— Text shown —
The world around us is constantly changing. Staying six feet apart from our loved ones, remembering to bring a mask to class and adjusting to classes mostly online is the new normal, but hopefully not permanent. However, despite the outside world feeling chaotic and uncertain, the University of Cincinnati has many resources available to help their students get through these uncomfortable and confusing times.
A few of these resources can be found through Counseling and Psychological Services (CAPS), Therapy Assistance Online (TAO), LGBTQ Center, Bearcat Support Network (BSN) and Sky@UC.
CAPS is available to all University of Cincinnati students and everyone else who is a part of the UC community. Due to the pandemic, in-person services are currently closed, but phone and online services are available. CAPS provides “A free virtual consultation program” called Let’s Talk, where students can speak with a counselor online. This online session is available to all University of Cincinnati students across the country who might benefit from having the opportunity to have a counselor walk them through a specific problem. Use CampusLink to sign up for a Let’s Talk session.
Let’s Talk can be accessed by phone or through Zoom via Therapy Assistance Online (TAO) video. For any questions or concerns about Let’s Talk, contact Julie Lineburgh M.Ed.,LPCC-S at (513) 556-0648. The CAPS office can be contacted at (513) 556-0648. Their business hours are 9 a.m. to 12 p.m. and 1 p.m. to 4 p.m. Monday through Friday, but they are available to provide 24/7 mental health crisis care outside of business hours.
Therapy Assistance Online (TAO)

— Excerpted records —
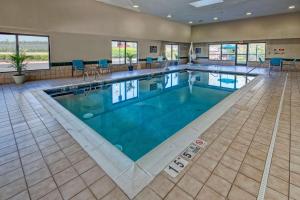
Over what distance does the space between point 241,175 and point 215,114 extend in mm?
1704

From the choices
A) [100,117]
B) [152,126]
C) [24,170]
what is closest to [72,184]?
[24,170]

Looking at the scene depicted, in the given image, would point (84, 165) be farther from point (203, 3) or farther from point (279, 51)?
point (279, 51)

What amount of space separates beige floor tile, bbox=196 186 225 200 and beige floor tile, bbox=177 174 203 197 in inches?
1.4

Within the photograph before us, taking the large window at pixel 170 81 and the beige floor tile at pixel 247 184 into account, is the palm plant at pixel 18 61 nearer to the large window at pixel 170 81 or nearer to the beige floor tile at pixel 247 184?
the large window at pixel 170 81

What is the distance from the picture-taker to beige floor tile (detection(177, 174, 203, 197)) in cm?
152

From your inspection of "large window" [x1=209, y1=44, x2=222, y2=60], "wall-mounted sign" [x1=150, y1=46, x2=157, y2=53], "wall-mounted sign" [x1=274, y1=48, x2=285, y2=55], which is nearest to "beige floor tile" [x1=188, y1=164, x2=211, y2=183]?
"wall-mounted sign" [x1=150, y1=46, x2=157, y2=53]

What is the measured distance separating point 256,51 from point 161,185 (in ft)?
42.8

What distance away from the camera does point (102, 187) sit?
5.15 feet

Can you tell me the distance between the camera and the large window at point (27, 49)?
6.23 m

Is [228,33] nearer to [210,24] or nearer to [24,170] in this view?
[210,24]

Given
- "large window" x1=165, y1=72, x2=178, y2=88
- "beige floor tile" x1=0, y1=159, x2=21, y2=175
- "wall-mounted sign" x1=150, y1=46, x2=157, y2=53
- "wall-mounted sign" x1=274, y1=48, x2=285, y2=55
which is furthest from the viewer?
"wall-mounted sign" x1=150, y1=46, x2=157, y2=53

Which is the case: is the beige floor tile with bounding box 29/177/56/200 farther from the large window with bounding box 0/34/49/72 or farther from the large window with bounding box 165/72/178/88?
the large window with bounding box 0/34/49/72

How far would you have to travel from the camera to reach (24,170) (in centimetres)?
181

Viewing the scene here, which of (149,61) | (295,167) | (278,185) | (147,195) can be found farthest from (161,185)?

— Task description —
Copy out the full text about University of Cincinnati student support resources, word for word. The records play no part in this work.

— Exercise response —
The world around us is constantly changing. Staying six feet apart from our loved ones, remembering to bring a mask to class and adjusting to classes mostly online is the new normal, but hopefully not permanent. However, despite the outside world feeling chaotic and uncertain, the University of Cincinnati has many resources available to help their students get through these uncomfortable and confusing times.
A few of these resources can be found through Counseling and Psychological Services (CAPS), Therapy Assistance Online (TAO), LGBTQ Center, Bearcat Support Network (BSN) and Sky@UC.
CAPS is available to all University of Cincinnati students and everyone else who is a part of the UC community. Due to the pandemic, in-person services are currently closed, but phone and online services are available. CAPS provides “A free virtual consultation program” called Let’s Talk, where students can speak with a counselor online. This online session is available to all University of Cincinnati students across the country who might benefit from having the opportunity to have a counselor walk them through a specific problem. Use CampusLink to sign up for a Let’s Talk session.
Let’s Talk can be accessed by phone or through Zoom via Therapy Assistance Online (TAO) video. For any questions or concerns about Let’s Talk, contact Julie Lineburgh M.Ed.,LPCC-S at (513) 556-0648. The CAPS office can be contacted at (513) 556-0648. Their business hours are 9 a.m. to 12 p.m. and 1 p.m. to 4 p.m. Monday through Friday, but they are available to provide 24/7 mental health crisis care outside of business hours.
Therapy Assistance Online (TAO)